Banks might benefit from various sensors that monitor the activity and condition of retail industrial and agricultural businesses, such as connected field devices in manufacturing or agricultural sensors that monitor livestock.
Realtime data feeds will allow farmers and their banks to continuously and accurately assess the health of the farm’s crops and livestock; and more accurately gauge expected yields, property and overall business value.
Finally, branch-based examples of IoT applications could include video tellers and kiosks in bank branches equipped with sensing technology that can recognise customers the moment they walk in and take actions accordingly.

Securing IoT for banking
While today’s demanding customers are the driving force behind the latest developments in always-on access and new payment technologies, IoT with its big amount of data will raise issues around privacy, identity verification and authentication and security, particularly around data management and data security.
Many users are already using technologies such as Apple Pay via an Apple Watch and new entrants to the market such as Google and Samsung are embedding payment functionalities in connected cards and fitness wearables. So far adoption has been patchy, but the foundations have already been put in place for this to grow. Tokenisation is proving as increasing popular way to bring additional security to digital payment process.
Additionally, banks and retailers are already developing new ways of using real time geo-location technologies to identify where and when they might be able to offer incentives to their customers. Each development now requires specific new types of security and user authentication to ensure customers are happy to adopt and use them.
New types of biometric data – like fingerprints, iris scans, voice-recognition software, facial recognition to name but a few – have started getting used  to help with authentication. Trust is essential for IoT to reach its full potential and this will only happen when users understand that they can fully trust all of the connected devices tied to their bank account. Making the entire connected banking experience safe and secure is paramount to dispel any potential user anxiety about their personal privacy and private banking data being breached.

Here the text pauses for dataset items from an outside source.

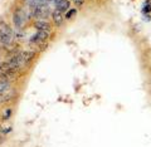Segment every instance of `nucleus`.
<instances>
[{
	"label": "nucleus",
	"mask_w": 151,
	"mask_h": 147,
	"mask_svg": "<svg viewBox=\"0 0 151 147\" xmlns=\"http://www.w3.org/2000/svg\"><path fill=\"white\" fill-rule=\"evenodd\" d=\"M13 38L14 35L10 25L5 22H0V44L5 48V47H8L12 43Z\"/></svg>",
	"instance_id": "nucleus-1"
},
{
	"label": "nucleus",
	"mask_w": 151,
	"mask_h": 147,
	"mask_svg": "<svg viewBox=\"0 0 151 147\" xmlns=\"http://www.w3.org/2000/svg\"><path fill=\"white\" fill-rule=\"evenodd\" d=\"M13 22H14V27H15L17 30H22L23 27L25 24V13L24 10L20 8L18 9V10L14 13L13 15Z\"/></svg>",
	"instance_id": "nucleus-2"
},
{
	"label": "nucleus",
	"mask_w": 151,
	"mask_h": 147,
	"mask_svg": "<svg viewBox=\"0 0 151 147\" xmlns=\"http://www.w3.org/2000/svg\"><path fill=\"white\" fill-rule=\"evenodd\" d=\"M49 38V32H43V30H38V33L35 35H33L32 38V43H37L38 45L43 44L47 42V39Z\"/></svg>",
	"instance_id": "nucleus-3"
},
{
	"label": "nucleus",
	"mask_w": 151,
	"mask_h": 147,
	"mask_svg": "<svg viewBox=\"0 0 151 147\" xmlns=\"http://www.w3.org/2000/svg\"><path fill=\"white\" fill-rule=\"evenodd\" d=\"M34 27L38 30H43V32H49L52 29V24L48 20H45V19H38V20H35Z\"/></svg>",
	"instance_id": "nucleus-4"
},
{
	"label": "nucleus",
	"mask_w": 151,
	"mask_h": 147,
	"mask_svg": "<svg viewBox=\"0 0 151 147\" xmlns=\"http://www.w3.org/2000/svg\"><path fill=\"white\" fill-rule=\"evenodd\" d=\"M52 18H53L54 24H55L57 27H60V25L63 24L65 16H63V13H62V11H59V10H57V9H55V10L52 11Z\"/></svg>",
	"instance_id": "nucleus-5"
},
{
	"label": "nucleus",
	"mask_w": 151,
	"mask_h": 147,
	"mask_svg": "<svg viewBox=\"0 0 151 147\" xmlns=\"http://www.w3.org/2000/svg\"><path fill=\"white\" fill-rule=\"evenodd\" d=\"M69 6H70V1L69 0H60V1L55 5V9L62 13H65L69 10Z\"/></svg>",
	"instance_id": "nucleus-6"
},
{
	"label": "nucleus",
	"mask_w": 151,
	"mask_h": 147,
	"mask_svg": "<svg viewBox=\"0 0 151 147\" xmlns=\"http://www.w3.org/2000/svg\"><path fill=\"white\" fill-rule=\"evenodd\" d=\"M22 57H23V62H24V64H28L30 60L34 59L35 53L33 50H25V52H22Z\"/></svg>",
	"instance_id": "nucleus-7"
},
{
	"label": "nucleus",
	"mask_w": 151,
	"mask_h": 147,
	"mask_svg": "<svg viewBox=\"0 0 151 147\" xmlns=\"http://www.w3.org/2000/svg\"><path fill=\"white\" fill-rule=\"evenodd\" d=\"M9 87H10V82L6 79H3V80H0V93H4V92H6Z\"/></svg>",
	"instance_id": "nucleus-8"
},
{
	"label": "nucleus",
	"mask_w": 151,
	"mask_h": 147,
	"mask_svg": "<svg viewBox=\"0 0 151 147\" xmlns=\"http://www.w3.org/2000/svg\"><path fill=\"white\" fill-rule=\"evenodd\" d=\"M76 14H77V9H69V10L65 13V19H72Z\"/></svg>",
	"instance_id": "nucleus-9"
},
{
	"label": "nucleus",
	"mask_w": 151,
	"mask_h": 147,
	"mask_svg": "<svg viewBox=\"0 0 151 147\" xmlns=\"http://www.w3.org/2000/svg\"><path fill=\"white\" fill-rule=\"evenodd\" d=\"M151 11V4L150 3H146L145 5H144V8H142V13L144 14H149Z\"/></svg>",
	"instance_id": "nucleus-10"
},
{
	"label": "nucleus",
	"mask_w": 151,
	"mask_h": 147,
	"mask_svg": "<svg viewBox=\"0 0 151 147\" xmlns=\"http://www.w3.org/2000/svg\"><path fill=\"white\" fill-rule=\"evenodd\" d=\"M73 3H74V5L76 6H82L83 5V3H84V0H73Z\"/></svg>",
	"instance_id": "nucleus-11"
},
{
	"label": "nucleus",
	"mask_w": 151,
	"mask_h": 147,
	"mask_svg": "<svg viewBox=\"0 0 151 147\" xmlns=\"http://www.w3.org/2000/svg\"><path fill=\"white\" fill-rule=\"evenodd\" d=\"M10 113H12L10 110H6V113H4V120H8L9 116H10Z\"/></svg>",
	"instance_id": "nucleus-12"
},
{
	"label": "nucleus",
	"mask_w": 151,
	"mask_h": 147,
	"mask_svg": "<svg viewBox=\"0 0 151 147\" xmlns=\"http://www.w3.org/2000/svg\"><path fill=\"white\" fill-rule=\"evenodd\" d=\"M144 19H145L146 22H149V20H150V15H149V14H146V15H145V18H144Z\"/></svg>",
	"instance_id": "nucleus-13"
},
{
	"label": "nucleus",
	"mask_w": 151,
	"mask_h": 147,
	"mask_svg": "<svg viewBox=\"0 0 151 147\" xmlns=\"http://www.w3.org/2000/svg\"><path fill=\"white\" fill-rule=\"evenodd\" d=\"M50 1H53V3H55V5H57V4H58V3L60 1V0H50Z\"/></svg>",
	"instance_id": "nucleus-14"
},
{
	"label": "nucleus",
	"mask_w": 151,
	"mask_h": 147,
	"mask_svg": "<svg viewBox=\"0 0 151 147\" xmlns=\"http://www.w3.org/2000/svg\"><path fill=\"white\" fill-rule=\"evenodd\" d=\"M150 92H151V91H150Z\"/></svg>",
	"instance_id": "nucleus-15"
}]
</instances>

The bottom line is that any personal information – such as your location history or your financial data – being moved around a network is potentially open to attack from cybercriminals. Whether that data is ‘resting’ on a device or moving around nodes in an IoT ecosystem (such as, for example, between your bank and your connected car) it needs to be fully secured.
Encrypting all sensitive data in transit around these new IoT networks, together with securely managing encryption keys and having a strong authentication process in place becomes absolutely vital.

A secure future for banking in the IoT
So how might banks deal with their IoT security in the future? In order to grow and retain trust amongst their customer base, it is essential that any IoT-driven banking ecosystem is secured at all levels, from the device and its connections in the network through to any financial data held by banks in the cloud.
There is absolutely no doubt that the forthcoming connected world of the IoT creates multiple new business opportunities for banks with the potential to be the key differentiating factor in the run between innovators and laggards, providing they are able to step up to the security challenge and implement the best practices to understand and protect their customers from the many new data security risks ahead as well as implementing improvements in overall network infrastructure, big data, analytics, cloud infrastructure and accessibility.